| Assignment |
In the data below, find the line that contains "site BLO_S1_C04, 3-frame burst." and the line that contains "scientific name: Giraffa camelopardalis". Copy both, plus every line between them, exactly.

Material shown Block Start

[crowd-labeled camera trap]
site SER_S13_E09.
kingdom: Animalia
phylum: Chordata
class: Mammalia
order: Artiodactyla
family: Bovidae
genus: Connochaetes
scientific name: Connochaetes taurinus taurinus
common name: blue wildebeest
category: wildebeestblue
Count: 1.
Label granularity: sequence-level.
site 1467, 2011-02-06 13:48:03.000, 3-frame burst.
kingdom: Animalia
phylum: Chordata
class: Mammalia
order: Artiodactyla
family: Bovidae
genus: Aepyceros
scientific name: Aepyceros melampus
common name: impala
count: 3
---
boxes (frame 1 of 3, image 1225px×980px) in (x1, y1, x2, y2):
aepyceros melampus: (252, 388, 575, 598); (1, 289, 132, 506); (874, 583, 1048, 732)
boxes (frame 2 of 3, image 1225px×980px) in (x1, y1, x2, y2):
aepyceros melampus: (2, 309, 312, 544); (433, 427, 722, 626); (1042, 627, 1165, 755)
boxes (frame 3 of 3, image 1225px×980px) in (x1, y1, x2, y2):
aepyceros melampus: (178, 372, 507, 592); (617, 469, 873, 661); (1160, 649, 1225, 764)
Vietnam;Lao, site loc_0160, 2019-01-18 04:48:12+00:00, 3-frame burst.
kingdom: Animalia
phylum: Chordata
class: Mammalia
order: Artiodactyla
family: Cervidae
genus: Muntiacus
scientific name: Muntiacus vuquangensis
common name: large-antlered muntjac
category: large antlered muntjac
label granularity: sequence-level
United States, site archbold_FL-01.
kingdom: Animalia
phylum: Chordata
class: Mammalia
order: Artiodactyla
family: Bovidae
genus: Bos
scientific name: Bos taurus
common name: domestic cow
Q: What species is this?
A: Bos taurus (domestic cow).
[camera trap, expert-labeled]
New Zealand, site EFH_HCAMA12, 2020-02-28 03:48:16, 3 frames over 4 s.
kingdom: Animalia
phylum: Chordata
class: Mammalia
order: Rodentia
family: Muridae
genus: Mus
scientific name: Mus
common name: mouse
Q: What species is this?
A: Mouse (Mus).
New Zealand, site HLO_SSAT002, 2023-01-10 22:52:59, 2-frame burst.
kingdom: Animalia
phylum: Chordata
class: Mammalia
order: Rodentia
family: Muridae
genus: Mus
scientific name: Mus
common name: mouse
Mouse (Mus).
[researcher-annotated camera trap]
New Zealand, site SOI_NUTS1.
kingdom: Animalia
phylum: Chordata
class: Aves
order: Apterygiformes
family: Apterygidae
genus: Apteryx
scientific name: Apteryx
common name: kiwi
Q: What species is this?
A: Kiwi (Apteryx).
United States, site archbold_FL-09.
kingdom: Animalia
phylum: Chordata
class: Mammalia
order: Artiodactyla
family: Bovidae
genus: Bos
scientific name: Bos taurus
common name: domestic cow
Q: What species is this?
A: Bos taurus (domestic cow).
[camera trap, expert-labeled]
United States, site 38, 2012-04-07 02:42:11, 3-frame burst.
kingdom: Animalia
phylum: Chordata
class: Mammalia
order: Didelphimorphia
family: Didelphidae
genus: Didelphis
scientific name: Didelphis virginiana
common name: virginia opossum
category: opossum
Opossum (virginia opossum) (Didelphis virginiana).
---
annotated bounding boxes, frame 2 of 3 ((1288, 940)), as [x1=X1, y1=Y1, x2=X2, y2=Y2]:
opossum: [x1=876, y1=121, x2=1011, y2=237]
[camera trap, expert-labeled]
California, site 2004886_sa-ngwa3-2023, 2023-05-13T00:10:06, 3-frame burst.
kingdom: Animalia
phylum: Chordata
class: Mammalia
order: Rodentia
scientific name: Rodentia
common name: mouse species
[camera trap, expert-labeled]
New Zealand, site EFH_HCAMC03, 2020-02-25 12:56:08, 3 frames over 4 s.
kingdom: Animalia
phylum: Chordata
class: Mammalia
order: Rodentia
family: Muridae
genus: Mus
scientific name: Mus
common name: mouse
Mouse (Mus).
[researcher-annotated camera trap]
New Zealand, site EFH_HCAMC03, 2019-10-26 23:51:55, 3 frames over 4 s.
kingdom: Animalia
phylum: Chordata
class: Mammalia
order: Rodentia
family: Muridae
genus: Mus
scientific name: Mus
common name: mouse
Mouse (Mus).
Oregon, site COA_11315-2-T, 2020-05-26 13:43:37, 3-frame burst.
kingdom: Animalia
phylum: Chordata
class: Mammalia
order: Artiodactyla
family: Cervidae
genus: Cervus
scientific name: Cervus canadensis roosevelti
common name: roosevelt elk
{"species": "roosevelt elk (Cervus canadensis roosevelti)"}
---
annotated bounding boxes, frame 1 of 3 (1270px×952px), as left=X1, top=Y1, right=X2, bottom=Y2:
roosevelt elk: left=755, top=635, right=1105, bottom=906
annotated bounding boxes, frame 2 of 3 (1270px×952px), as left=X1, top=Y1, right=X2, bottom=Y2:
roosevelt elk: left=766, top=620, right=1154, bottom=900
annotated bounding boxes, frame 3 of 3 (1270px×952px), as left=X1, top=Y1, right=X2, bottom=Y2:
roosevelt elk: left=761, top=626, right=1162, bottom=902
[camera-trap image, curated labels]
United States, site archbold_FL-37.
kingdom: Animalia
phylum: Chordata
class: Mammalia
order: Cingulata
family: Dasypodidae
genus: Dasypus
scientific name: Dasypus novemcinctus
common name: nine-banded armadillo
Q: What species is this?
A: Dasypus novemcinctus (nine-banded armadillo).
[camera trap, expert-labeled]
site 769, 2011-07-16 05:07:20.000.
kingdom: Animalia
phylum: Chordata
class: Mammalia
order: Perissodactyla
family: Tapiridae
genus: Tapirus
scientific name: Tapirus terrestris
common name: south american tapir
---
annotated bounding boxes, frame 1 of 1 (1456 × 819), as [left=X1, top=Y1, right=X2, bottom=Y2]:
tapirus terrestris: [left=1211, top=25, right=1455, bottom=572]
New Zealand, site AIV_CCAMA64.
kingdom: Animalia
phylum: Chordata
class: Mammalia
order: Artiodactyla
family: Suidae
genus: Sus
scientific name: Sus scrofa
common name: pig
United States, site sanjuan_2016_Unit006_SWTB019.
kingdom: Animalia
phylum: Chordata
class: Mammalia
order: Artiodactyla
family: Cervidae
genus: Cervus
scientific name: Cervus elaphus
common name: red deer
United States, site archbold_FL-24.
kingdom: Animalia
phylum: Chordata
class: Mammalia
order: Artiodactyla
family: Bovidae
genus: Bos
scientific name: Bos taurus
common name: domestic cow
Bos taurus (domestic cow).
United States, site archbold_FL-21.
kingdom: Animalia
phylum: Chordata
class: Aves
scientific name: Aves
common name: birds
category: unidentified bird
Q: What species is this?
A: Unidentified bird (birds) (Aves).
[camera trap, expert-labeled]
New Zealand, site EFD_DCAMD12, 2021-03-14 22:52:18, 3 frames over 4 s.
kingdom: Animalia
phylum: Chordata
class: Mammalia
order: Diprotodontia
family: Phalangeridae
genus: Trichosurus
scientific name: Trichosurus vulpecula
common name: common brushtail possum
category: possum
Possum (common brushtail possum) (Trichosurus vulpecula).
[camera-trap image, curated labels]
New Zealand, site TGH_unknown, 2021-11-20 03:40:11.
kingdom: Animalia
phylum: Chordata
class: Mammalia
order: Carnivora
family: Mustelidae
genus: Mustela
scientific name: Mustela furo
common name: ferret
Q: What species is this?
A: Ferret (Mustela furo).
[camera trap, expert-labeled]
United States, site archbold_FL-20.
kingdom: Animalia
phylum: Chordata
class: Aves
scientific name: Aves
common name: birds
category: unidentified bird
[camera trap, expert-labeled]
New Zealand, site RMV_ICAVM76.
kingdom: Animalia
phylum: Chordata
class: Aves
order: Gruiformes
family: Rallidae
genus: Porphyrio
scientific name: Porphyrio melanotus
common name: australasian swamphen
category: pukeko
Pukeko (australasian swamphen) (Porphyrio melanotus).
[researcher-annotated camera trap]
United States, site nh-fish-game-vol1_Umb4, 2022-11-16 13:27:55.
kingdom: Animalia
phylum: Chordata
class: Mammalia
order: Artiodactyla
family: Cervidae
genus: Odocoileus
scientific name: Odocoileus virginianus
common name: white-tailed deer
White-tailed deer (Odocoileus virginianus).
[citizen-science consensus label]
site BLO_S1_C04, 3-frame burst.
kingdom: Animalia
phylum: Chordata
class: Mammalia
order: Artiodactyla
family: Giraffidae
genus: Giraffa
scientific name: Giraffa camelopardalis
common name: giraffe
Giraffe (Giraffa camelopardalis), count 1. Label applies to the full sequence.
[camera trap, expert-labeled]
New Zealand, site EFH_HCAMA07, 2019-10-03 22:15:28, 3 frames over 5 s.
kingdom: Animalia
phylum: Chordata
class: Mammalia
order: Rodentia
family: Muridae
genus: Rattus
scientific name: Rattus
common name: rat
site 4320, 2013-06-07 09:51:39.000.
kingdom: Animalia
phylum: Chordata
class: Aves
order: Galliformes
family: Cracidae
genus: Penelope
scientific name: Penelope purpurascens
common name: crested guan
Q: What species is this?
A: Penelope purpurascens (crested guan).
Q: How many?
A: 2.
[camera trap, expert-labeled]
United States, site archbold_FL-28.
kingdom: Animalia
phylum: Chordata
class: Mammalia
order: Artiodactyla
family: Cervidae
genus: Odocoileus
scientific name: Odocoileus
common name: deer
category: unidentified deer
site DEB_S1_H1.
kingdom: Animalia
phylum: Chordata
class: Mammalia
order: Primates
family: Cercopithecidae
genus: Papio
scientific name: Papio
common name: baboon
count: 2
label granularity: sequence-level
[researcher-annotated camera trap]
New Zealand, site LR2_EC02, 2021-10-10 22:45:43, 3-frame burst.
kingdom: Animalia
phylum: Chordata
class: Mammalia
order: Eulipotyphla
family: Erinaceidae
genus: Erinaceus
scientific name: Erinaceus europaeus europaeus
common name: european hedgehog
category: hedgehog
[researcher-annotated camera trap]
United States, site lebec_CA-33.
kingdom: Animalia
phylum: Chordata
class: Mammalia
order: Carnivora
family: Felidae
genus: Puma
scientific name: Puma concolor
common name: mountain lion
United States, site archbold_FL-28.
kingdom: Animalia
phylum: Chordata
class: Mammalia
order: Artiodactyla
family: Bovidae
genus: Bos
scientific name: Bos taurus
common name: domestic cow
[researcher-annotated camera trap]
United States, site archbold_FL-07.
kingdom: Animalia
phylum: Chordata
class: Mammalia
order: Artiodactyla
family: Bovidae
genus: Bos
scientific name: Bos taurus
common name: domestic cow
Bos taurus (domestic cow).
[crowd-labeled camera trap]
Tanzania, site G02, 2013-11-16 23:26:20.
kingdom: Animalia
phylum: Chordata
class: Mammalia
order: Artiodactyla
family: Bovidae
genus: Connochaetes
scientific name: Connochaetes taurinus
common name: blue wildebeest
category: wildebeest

Material shown Block End

| Exercise output |
site BLO_S1_C04, 3-frame burst.
kingdom: Animalia
phylum: Chordata
class: Mammalia
order: Artiodactyla
family: Giraffidae
genus: Giraffa
scientific name: Giraffa camelopardalis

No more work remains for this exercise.